[Task to carry out] Copy out the entries below, word for word, from the beginning up to and including the line that contains "10258 millimetres". Leave the pictures out.

::: Records for this exercise

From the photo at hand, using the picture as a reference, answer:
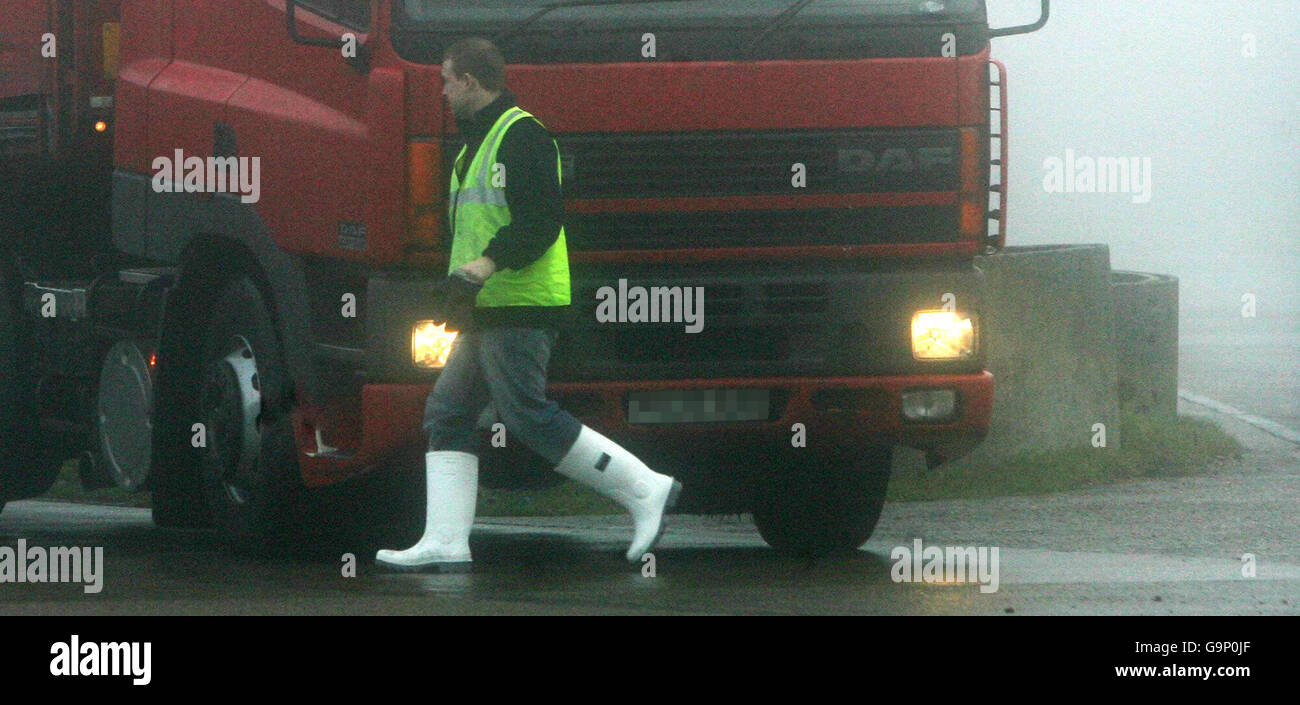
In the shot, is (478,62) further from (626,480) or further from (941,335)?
(941,335)

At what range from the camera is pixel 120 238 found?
10258 millimetres

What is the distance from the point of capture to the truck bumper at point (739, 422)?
28.3 ft

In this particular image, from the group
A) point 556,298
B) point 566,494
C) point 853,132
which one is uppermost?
point 853,132

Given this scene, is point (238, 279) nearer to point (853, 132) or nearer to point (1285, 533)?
point (853, 132)

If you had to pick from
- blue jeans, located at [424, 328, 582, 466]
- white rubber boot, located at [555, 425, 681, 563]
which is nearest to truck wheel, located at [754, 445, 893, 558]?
white rubber boot, located at [555, 425, 681, 563]

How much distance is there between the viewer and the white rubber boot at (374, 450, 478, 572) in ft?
28.3

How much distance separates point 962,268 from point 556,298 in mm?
1513

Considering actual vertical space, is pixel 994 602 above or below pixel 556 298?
below

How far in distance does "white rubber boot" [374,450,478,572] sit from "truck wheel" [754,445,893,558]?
1.63m

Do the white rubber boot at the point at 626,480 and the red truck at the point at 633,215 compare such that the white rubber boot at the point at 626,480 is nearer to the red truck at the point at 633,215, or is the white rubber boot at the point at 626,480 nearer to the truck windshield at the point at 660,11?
the red truck at the point at 633,215
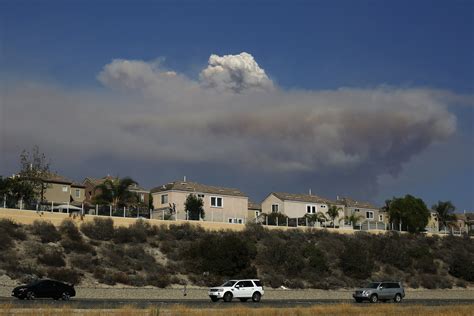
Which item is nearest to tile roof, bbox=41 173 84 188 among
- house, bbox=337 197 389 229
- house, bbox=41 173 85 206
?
house, bbox=41 173 85 206

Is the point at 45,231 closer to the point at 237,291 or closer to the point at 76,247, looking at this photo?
the point at 76,247

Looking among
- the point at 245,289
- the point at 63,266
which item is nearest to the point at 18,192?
the point at 63,266

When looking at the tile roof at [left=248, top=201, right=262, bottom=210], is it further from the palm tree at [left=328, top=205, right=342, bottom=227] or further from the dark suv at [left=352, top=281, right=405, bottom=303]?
the dark suv at [left=352, top=281, right=405, bottom=303]

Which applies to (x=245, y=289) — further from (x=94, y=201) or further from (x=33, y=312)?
(x=94, y=201)

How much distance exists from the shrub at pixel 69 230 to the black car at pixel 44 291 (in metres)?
16.2

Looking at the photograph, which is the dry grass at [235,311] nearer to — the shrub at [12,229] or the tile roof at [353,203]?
the shrub at [12,229]

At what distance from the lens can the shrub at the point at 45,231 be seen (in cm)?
Result: 5884

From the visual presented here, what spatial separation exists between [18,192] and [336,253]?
35598 millimetres

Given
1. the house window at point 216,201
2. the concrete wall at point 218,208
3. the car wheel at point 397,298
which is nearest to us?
the car wheel at point 397,298

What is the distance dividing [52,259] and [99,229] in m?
8.82

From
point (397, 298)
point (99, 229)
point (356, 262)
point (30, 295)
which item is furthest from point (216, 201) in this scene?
point (30, 295)

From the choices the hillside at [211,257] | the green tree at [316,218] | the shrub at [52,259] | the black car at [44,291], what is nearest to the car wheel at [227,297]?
the hillside at [211,257]

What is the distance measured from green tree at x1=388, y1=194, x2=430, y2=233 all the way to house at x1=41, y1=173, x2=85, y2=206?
47143 millimetres

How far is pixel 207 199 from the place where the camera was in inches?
3573
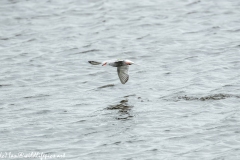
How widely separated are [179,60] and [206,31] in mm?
3356

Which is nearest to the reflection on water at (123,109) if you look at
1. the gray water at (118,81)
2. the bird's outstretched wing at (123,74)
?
the gray water at (118,81)

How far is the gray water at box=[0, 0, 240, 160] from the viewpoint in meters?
13.7

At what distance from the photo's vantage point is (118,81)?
18328 millimetres

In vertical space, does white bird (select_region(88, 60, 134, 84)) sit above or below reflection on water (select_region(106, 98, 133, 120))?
above

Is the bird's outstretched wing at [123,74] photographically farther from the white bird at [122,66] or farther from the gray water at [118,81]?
the gray water at [118,81]

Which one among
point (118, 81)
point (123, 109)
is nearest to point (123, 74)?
point (123, 109)

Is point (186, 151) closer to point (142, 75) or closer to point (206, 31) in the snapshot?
point (142, 75)

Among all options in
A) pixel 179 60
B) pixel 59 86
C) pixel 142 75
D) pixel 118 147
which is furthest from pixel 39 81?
pixel 118 147

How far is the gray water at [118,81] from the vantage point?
13672mm

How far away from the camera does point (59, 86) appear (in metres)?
18.0

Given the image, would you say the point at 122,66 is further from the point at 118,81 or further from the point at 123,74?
the point at 118,81

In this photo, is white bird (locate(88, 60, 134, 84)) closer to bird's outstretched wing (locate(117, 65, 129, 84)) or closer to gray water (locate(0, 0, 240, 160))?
bird's outstretched wing (locate(117, 65, 129, 84))

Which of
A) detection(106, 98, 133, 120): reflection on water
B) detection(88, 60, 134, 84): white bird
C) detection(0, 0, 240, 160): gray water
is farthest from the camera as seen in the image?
detection(88, 60, 134, 84): white bird

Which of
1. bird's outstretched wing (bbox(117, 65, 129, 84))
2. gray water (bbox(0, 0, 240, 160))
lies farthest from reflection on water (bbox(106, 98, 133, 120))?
bird's outstretched wing (bbox(117, 65, 129, 84))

::::::

[Right answer]
From the photo at hand, using the picture as a reference, answer:
In the shot, is (478,62) further from (626,480) or further from (941,335)?
(941,335)

At what range from the camera is pixel 120 238 found?
10258 millimetres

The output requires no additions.